From Edo Culture: Daily Life and Diversions in Urban Japan, 1600–1868, by Nishiyama Matsunosuke, trans. and ed. by Gerald Groemer (U. Hawai‘i Press, 1997), pp. 3-4:

In translating I have striven to remain faithful to the spirit rather than the letter of Nishiyama’s prose. Some therefore may wish to label this book an adaptation rather than a translation. Nishiyama writing style is stiff and often thrives more on a general tone of enthusiasm for the subject than on logical connections between sentences or paragraphs. Such a style, informed by the conviction that a good point bears repetition and that the relevance of an example need not be clarified until the very end of a section, entirely rules out literal translation. I have thus pruned judiciously, rewritten, rethought sentence and paragraph order, but refrained from adding anything substantially new to Nishiyama’s writing. The only exceptions to this rule are a few brief definitions of terms unlikely to be known to a nonspecialist Anglophone readership and, moreover, the endings of Chapters 7, 8, and 9. In the original, these chapters simply stop when Nishiyama has run out of things to say. Such a writing style, common enough in Japanese academic prose, often irritates Western readers, who tend to prefer more synthetic conclusions. In these chapters, therefore, I have added summaries of Nishiyama’s major points, thereby bringing the chapter to a smoother close while not adding anything new.

Since the studies translated here were not conceived by Nishiyama as forming one volume, much material is repeated. In some cases I have simply excised such duplication. The largest cut occurs in Chapter 6. Here I have eliminated or moved to other chapters most of the information that is presented in the first half of the original study, which repeats much of what has already been translated as Chapters 1 through 5. All major changes have been discussed with Professor Nishiyama, who himself occasionally suggested alterations and corrections.

Documentation in the original studies is often lacking and sometimes erroneous. In an effort to complete as many references as possible, I have started from scratch. Unless otherwise indicated, therefore, all notes are by the translator. Rechecking sources has allowed me to uncover several errors and misprints, which have been silently corrected after confirmation by the author.

PROVIDED MATERIAL:
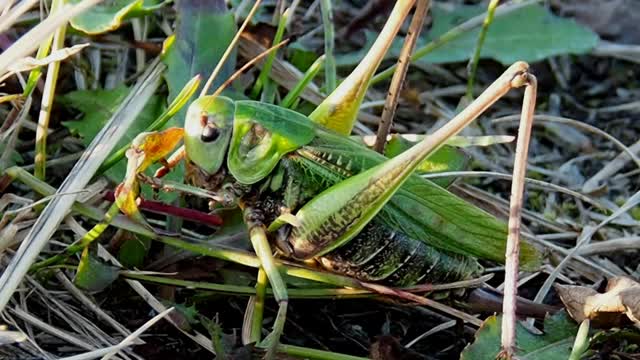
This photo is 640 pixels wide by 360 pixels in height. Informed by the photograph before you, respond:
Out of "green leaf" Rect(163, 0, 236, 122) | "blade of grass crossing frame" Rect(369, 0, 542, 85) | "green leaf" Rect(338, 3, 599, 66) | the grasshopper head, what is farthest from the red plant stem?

PROBLEMS AND TASKS:
#1 In the passage on translating Nishiyama's Edo Culture, which chapter contains the largest cut?
#2 Continue the passage on translating Nishiyama's Edo Culture from its final sentence.

RESPONSES:
#1 Chapter 6.

#2
The selection of illustrations and maps, the transcription of musical examples, and the production of the glossary are also my responsibility. Other editorial additions include dates and footnoted biographical information on individuals, details of geographical location of small towns and villages, variant names and performance dates of kabuki plays or musical works, and dates of publication of books. Names of individuals have presented a special problem, since Nishiyama endows the use of pseudonyms (geimei) with a special significance. Edo-period writers, actors, musicians, and artists often assumed a large variety of pseudonyms, forcing the translator to select one of several names for the sake of consistency. I have generally selected the name most likely to appear in biographical dictionaries.

Translating the titles of books or kabuki plays presents yet other obstacles. Titles of novels, plays, or collections of poetry are often the source of cryptic puns—and in cases where a work no longer exists, the exact reading and meaning of the title are anybody’s guess. For extant books I have usually followed the reading of titles found in the Kokusho sōmokuroku. Kabuki titles are given in the version most likely to appear in kabuki dictionaries; alternative titles are given in the notes. A rough translation of a title’s most obvious meaning follows the original in parentheses; when such a translation appears in italics, this indicates that the book has been published under this title in English. The reader should note that the names of Buddhist temples end with the syllables ji, in, tera, or dera; Shinto shrines often end with sha, gu, or miya.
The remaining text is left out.